>> Start EXTRACT

Whistle Blowers are encouraged and protected?


This article aims to provide a basic understanding of the Protected Disclosures Act 26 of 2000 (hereinafter “the PDA”), having particular reference to the protection afforded by the Labour Relations Act 66 of 1995 (hereinafter “the LRA”) to employees who make a disclosure to their employer.


The preamble of the PDA recognises the presence of criminal and/or other irregular conduct in organs of state and private institutions, which is detrimental to good, effective, accountable and transparent governance in these entities. The effect of such conduct increases the likelihood of social damage, as well as destabilising the economy. In light of this, the PDA provides a platform in which every employee and employer has an obligation to disclose any criminal and/or irregular conduct in the workplace.

In addition to this responsibility to disclose, the PDA also provides that employers have an equal duty to ensure that all necessary steps are taken to protect employees from any detriment, as a result of their disclosure of such information.

>> End EXTRACT
>> Start GIVEN RECORDS

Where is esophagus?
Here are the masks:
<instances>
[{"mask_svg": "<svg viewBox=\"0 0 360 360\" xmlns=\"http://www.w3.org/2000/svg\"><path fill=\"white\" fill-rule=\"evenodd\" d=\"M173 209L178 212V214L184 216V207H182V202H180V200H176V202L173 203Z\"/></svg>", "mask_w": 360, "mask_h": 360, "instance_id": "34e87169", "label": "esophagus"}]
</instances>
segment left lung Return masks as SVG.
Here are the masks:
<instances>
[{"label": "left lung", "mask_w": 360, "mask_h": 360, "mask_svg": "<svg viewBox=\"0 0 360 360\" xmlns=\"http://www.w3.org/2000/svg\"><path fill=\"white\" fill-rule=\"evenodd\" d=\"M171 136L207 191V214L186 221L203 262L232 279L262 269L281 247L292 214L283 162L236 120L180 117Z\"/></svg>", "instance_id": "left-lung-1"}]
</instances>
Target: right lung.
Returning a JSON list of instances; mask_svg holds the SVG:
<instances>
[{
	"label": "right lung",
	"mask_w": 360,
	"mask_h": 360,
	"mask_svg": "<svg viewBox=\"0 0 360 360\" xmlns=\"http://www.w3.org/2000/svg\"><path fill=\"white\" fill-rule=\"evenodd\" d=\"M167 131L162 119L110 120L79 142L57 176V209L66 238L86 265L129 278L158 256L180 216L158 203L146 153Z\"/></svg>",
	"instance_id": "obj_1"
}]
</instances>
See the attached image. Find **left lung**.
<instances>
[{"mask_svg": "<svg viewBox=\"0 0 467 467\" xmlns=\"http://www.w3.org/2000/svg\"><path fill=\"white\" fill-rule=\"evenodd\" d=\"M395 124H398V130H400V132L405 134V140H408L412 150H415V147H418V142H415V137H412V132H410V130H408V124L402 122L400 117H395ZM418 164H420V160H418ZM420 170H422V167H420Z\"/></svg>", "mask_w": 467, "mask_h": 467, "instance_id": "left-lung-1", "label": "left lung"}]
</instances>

>> End GIVEN RECORDS

(LIST OF TASKS)
1. Reproduce word for word the stretch of the whistleblower article from "Whistle Blowers are" through "in the workplace.".
2. List every quality of governance that the whistleblower article says criminal or irregular conduct is detrimental to.

(PER-TASK ANSWERS)
1.
Whistle Blowers are encouraged and protected?


This article aims to provide a basic understanding of the Protected Disclosures Act 26 of 2000 (hereinafter “the PDA”), having particular reference to the protection afforded by the Labour Relations Act 66 of 1995 (hereinafter “the LRA”) to employees who make a disclosure to their employer.


The preamble of the PDA recognises the presence of criminal and/or other irregular conduct in organs of state and private institutions, which is detrimental to good, effective, accountable and transparent governance in these entities. The effect of such conduct increases the likelihood of social damage, as well as destabilising the economy. In light of this, the PDA provides a platform in which every employee and employer has an obligation to disclose any criminal and/or irregular conduct in the workplace.

2.
Good
Effective
Accountable
Transparent